There were one or two papers lying on the desk, and Lord Arthur took them up.

‘No, don’t go, Farly,’ he said, as the young man turned towards the door. ‘I’ve got a job of work for you in a minute, but I’ll just see whether there’s anything to deal with here first.’

He glanced rapidly through the papers. One contained statistics concerning the sterility of oxen in the province of Genkhan; the other was a report of the dismissal from his post of the ticket-clerk at Baipoul station for getting drunk and assaulting the station-master with an automatic machine.

‘No,’ he said. ‘There’s nothing here.’

‘Sir,’ burst out young Farly, ‘is it true that the Prime Minister is going to speak on the Bill on Monday?’
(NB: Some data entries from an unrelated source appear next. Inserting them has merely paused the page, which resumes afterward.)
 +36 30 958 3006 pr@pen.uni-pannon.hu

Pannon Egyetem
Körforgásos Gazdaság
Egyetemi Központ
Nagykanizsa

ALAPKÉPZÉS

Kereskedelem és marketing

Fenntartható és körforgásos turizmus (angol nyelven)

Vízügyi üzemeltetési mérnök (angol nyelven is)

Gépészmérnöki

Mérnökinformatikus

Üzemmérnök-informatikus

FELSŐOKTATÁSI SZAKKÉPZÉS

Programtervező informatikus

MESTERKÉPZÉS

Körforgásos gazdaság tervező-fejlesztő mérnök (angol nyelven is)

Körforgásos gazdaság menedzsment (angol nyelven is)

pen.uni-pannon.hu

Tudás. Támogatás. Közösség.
Lord Arthur looked at him sharply. ‘Where did you hear that?’

‘I don’t know, sir.’ Farly looked taken aback. ‘It’s all round the Office. Everyone was saying so this morning.’

‘I see. Well, there’s no truth in it. It isn’t decided yet who is to speak, or when. So you can put that all round the Office too.’

The young man mumbled something contrite and looked at Lord Arthur like a puppy that has been whipped for another puppy’s misdemeanour.

‘That’s all right, Farly,’ Lord Arthur said, more kindly. ‘I’m glad to have known. These silly rumours cause a lot of harm. You can make it your special duty to report any others you hear to me personally, at once.’

Farly brightened, and Lord Arthur went on to give him instructions concerning the cable.

As he was doing so, the telephone bell rang. Lord Arthur answered the call himself, and the voice of the porter informed him that a messenger from Scotland Yard was waiting with a document and instructions to put it in the hands of Lord Arthur himself.

‘Send him up.’ Lord Arthur turned to Farly. ‘There’s a man coming up with a report of some sort from Scotland Yard for me. You can sign for it. I want to go up to the registry. I suppose there’s someone on duty there?’

Young Farly thought that there would probably be a clerk on duty, and offered to go himself.

‘No,’ said Lord Arthur. ‘You get that cable off right away.’

They left the room together, Farly to turn into the Secretary’s room next door, Lord Arthur to walk a few steps down the corridor and push the button for the electric lift; for the registry containing the files of all the Office’s documents was on the top floor. As he stepped into the lift he heard the porter conducting Scotland Yard’s messenger up the stairs below and just caught a glimpse of two men in the blue and gilt of the State service. The lift shot up.

There was a clerk on duty in the registry, and he was very anxious to oblige Lord Arthur; but ten minutes’ search of the files could produce no such thing as a report on the journey of Mr Reginald Lacy to India during the previous summer. Leaving the clerk to investigate further, Lord Arthur made his way downstairs.

As he was walking along the corridor of the floor on which the registry was located, he heard what sounded like a faint pop far down the stairs. Instantly a man jumped out of a doorway just ahead and hurried down the stairs. Somewhat surprised, Lord Arthur hurried after him. It was, he surmised, one of Lesley’s men and the pop had obviously alarmed him.

There was the sound of other feet on the stairs, and Lord Arthur’s alarm grew. It was to be justified. Scarcely had he descended a couple of flights, with the broad back of the Scotland Yard man a flight ahead, when a dull boom sounded three or four floors below and the concrete step under Lord Arthur’s feet perceptibly trembled.

‘By Heaven!’ he thought. ‘They’ve done it.’

They had.

When at last Lord Arthur reached the floor that he had left only a bare twelve minutes earlier, it was to find his room a mass of splintered wreckage and half a dozen plain-clothes men already busy about the body of young Farly who lay, a bullet through his head, across the threshold of the door.